-- Items start --
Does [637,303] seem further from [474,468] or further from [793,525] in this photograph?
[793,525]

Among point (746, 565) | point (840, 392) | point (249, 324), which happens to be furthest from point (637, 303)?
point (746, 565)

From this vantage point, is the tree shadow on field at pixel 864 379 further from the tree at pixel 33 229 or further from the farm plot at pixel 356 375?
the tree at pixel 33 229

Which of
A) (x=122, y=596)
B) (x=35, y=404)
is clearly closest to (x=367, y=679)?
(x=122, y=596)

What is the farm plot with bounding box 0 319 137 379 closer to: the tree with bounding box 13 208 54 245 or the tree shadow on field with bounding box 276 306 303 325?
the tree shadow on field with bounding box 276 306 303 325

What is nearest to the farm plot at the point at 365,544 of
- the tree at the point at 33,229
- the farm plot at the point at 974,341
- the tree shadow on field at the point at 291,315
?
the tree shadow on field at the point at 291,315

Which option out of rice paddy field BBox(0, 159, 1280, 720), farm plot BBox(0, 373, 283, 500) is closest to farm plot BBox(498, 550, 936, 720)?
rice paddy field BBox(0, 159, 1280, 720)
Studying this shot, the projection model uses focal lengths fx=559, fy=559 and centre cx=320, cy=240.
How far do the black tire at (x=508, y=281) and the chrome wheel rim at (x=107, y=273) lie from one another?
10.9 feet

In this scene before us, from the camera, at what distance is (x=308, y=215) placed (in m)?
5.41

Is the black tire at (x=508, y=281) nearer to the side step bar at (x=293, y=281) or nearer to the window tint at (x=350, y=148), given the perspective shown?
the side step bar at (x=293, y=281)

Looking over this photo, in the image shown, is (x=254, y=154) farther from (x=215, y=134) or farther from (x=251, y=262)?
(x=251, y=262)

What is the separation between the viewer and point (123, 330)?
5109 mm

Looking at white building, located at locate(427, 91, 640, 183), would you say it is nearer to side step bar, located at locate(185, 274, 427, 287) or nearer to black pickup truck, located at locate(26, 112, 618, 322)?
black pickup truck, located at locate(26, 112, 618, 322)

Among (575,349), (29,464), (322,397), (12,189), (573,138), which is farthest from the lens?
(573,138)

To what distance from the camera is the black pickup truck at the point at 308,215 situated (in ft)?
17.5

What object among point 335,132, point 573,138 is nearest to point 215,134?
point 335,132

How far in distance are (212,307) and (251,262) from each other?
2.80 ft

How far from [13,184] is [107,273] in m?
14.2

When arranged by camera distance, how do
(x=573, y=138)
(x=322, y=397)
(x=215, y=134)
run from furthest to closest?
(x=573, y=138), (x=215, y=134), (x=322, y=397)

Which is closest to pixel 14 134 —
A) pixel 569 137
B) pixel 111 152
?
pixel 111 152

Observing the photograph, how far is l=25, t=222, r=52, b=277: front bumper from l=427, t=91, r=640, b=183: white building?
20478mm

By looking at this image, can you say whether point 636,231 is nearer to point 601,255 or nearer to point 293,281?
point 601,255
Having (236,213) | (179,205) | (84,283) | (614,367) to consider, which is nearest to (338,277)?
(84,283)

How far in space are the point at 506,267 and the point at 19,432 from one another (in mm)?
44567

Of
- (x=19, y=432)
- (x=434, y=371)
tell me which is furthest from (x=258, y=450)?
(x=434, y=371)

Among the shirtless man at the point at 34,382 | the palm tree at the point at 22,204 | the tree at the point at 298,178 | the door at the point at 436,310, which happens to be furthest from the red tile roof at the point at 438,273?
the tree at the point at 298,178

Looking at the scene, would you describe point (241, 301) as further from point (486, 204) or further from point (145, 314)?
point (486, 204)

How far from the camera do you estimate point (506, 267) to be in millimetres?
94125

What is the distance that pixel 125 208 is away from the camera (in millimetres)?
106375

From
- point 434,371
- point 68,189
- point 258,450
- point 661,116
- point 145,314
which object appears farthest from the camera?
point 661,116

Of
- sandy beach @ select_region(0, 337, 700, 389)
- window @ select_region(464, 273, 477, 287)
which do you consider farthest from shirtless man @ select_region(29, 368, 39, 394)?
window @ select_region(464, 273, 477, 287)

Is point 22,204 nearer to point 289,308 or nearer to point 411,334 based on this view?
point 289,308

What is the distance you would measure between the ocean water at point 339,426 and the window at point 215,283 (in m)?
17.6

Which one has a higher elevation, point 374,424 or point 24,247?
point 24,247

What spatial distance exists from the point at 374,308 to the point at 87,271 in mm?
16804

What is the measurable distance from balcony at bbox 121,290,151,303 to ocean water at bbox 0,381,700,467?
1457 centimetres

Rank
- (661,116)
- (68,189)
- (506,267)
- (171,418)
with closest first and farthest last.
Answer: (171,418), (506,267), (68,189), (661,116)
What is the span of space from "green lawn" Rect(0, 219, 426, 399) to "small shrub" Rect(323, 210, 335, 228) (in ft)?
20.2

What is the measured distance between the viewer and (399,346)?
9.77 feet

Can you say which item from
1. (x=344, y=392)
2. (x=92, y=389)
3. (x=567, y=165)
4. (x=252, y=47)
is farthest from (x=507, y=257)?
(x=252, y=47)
-- Items end --
Direction = Transcribe, word for word, the stretch of the listing from the line containing "What spatial distance" through the end of the listing.

Written response =
What spatial distance exists from the point at 374,308 to the point at 87,271 in mm?
16804

What is the measurable distance from balcony at bbox 121,290,151,303 to ocean water at bbox 0,381,700,467?
1457 centimetres

Rank
- (661,116)
- (68,189)
- (506,267)
- (171,418)
with closest first and farthest last.
Answer: (171,418), (506,267), (68,189), (661,116)
What is the span of space from "green lawn" Rect(0, 219, 426, 399) to "small shrub" Rect(323, 210, 335, 228) (in ft)?
20.2

What is the measured distance between the viewer and (399,346)?
9.77 feet

Can you say which item from
1. (x=344, y=392)
2. (x=92, y=389)
3. (x=567, y=165)
4. (x=252, y=47)
is farthest from (x=507, y=257)?
(x=252, y=47)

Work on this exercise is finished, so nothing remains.